Los Angeles Times

Dawn of the Cyborg

With a championsh­ip belt won and bitter rival Rousey dethroned, Justino feels the time is finally right for her to dominate the UFC

- By Lance Pugmire

LAS VEGAS — Cris “Cyborg” Justino’s desire to participat­e at the most elite level of mixed martial arts was so fierce she says “it took out my heart.”

Better late than never at age 32, the UFC’s new women’s featherwei­ght champion, with a newly signed contract extension, has her first UFC pay-per-view main event Saturday night when she meets former bantamweig­ht champion Holly Holm at T-Mobile Arena in Las Vegas.

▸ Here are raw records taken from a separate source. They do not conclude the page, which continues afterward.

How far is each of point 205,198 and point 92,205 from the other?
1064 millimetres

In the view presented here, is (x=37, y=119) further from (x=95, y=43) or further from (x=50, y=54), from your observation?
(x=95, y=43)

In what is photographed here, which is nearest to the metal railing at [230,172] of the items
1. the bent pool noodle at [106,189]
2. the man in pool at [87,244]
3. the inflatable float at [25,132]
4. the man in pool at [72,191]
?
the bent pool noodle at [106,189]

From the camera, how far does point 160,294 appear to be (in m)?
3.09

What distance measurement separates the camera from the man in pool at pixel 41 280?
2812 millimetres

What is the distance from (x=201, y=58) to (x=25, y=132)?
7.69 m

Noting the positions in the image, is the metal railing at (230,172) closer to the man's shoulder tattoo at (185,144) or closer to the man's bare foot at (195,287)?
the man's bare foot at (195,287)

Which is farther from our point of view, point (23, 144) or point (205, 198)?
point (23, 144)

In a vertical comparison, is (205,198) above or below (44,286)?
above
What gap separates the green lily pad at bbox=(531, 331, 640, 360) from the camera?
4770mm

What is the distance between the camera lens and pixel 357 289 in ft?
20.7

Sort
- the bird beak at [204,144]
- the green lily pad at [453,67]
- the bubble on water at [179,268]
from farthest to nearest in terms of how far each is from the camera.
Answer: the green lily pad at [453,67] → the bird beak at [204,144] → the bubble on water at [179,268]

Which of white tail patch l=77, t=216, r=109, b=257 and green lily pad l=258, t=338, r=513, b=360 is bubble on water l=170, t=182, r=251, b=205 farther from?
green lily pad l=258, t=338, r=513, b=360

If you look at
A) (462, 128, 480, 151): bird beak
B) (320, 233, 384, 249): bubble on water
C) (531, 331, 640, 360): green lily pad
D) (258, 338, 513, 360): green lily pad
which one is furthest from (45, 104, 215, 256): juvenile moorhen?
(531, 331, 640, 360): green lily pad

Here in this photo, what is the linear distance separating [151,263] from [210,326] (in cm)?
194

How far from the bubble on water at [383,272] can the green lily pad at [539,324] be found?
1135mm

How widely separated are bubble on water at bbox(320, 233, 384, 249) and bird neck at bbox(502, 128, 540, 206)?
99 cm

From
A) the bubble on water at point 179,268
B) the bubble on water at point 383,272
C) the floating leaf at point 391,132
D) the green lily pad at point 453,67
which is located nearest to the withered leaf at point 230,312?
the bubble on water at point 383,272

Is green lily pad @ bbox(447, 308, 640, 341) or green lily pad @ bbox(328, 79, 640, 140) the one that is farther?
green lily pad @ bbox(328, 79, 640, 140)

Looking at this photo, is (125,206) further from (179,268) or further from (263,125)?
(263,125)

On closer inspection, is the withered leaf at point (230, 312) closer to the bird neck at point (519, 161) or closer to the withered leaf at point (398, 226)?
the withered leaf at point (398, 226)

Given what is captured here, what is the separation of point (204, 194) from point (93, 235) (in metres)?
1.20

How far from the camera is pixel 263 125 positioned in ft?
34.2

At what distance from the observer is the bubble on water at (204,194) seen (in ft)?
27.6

“I look at it like I’m in the perfect time in my career. I’m mature, getting better,” Justino said this week. “Everything is God’s plan. I kept training hard with everything that happened and now I’ve showed I can overcome. You want to rush and then you get frustrated. … Now, it’s right.”

That calm perspectiv­e is a far cry from the angst and tension that long hovered over Justino (18-1), who said she was training in MMA before major pro women’s fighting existed.

She lost her pro debut in 2005 in her native Brazil, then began a dominating run that has featured 16 knockouts and culminates on Saturday in her most high-profile fight yet.

Justino’s talent had long justified a spot in the UFC, but she didn’t debut with the promotion until 2016. And a feud with former champion Ronda Rousey never produced a much-anticipate­d fight, in part because they couldn’t agree on a weight to fight at, and President Dana White didn’t add a division higher than the 135-pound group until this year.

Justino once said she’d die if she had to cut to 135 pounds, cracking Thursday that a skeleton-face patch on her warmup jacket “was what I looked like when I fought at 140.”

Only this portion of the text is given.